[Source text]
A useful reference is the Dictionary of Fiber & Textile Technology, HHHoechst Celanese Corp., 1990.
Description of the Illustrative Embodiments Showing Methods to Provide any Angle ±φ and/or any Angle ±θ and/or any Angle ±ψ Pile of 3-D Sandwich Preforms
Some of the methods according to the present invention are very remotely related to conventional leno weaving techniques, where one warp yarn is manipulated so that it forms a crossed shed with the adjacent warp yarn(s). There is a very wide range of devices to achieve leno weaving available to the textile industry, which are used primarily to provide a stable selvedge on single weft insertion looms. This type of mechanism is positioned behind the reed, level with the normal shedding arrangement, at the edges of the warp for the main fabric. FIG. 1 shows one leno method to produce a crossed shed, while FIG. 2 shows the resulting woven structure when used for a single layer fabric. Basically, by pulling on warp yarn 5 using doup 1 this yarn can be dragged across in the weft direction so that it forms a shed on the other side of warp yarn 6 from its neutral position. After weft insertion of weft yarn 7, doup 1 is lowered and warp yam 5 returns to its neutral position. The next formation of a shed and weft insertion of weft yarn 8 results in a conventional weave fell. The result of alternating the operation of doup 1 is as shown in FIG. 2. A leno weave is a weave in which the warp yarns are arranged in pairs with one warp yarn twisted around the other of the pair between picks of weft yarn.
[/Source text]
[Data below]
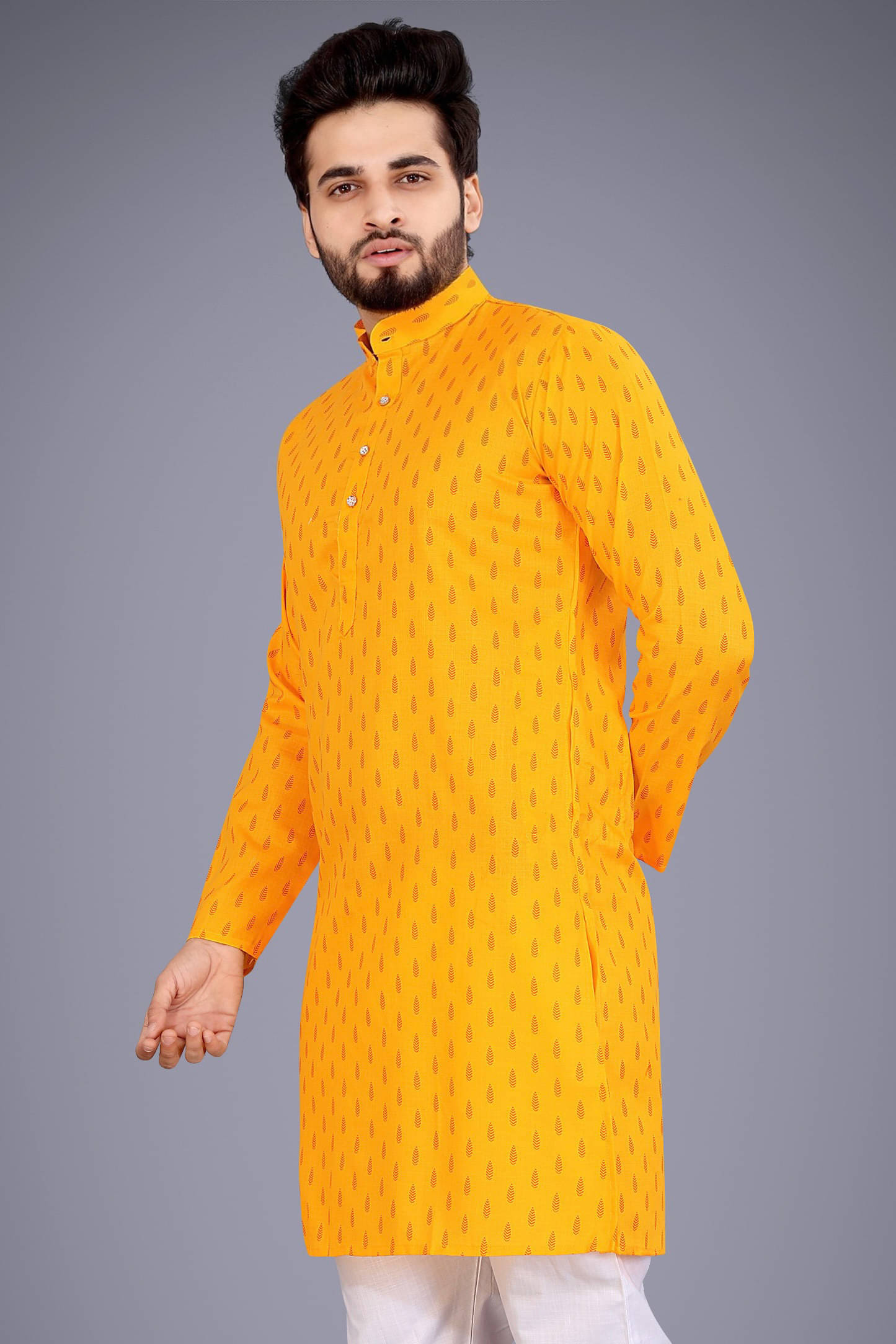 Nofilter Yellow Cotton Blend Men's Regular Kurta ( Pack of 1 ) Nofilter Yellow Cotton Blend Men's Regular Kurta ( Pack of 1 )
[/Data below]
**Exercise directions**
From the text about leno weaving above, list each part that is identified by a reference number, along with its number.

**Completed task**
- doup 1
- warp yarn 5
- warp yarn 6
- weft yarn 7
- weft yarn 8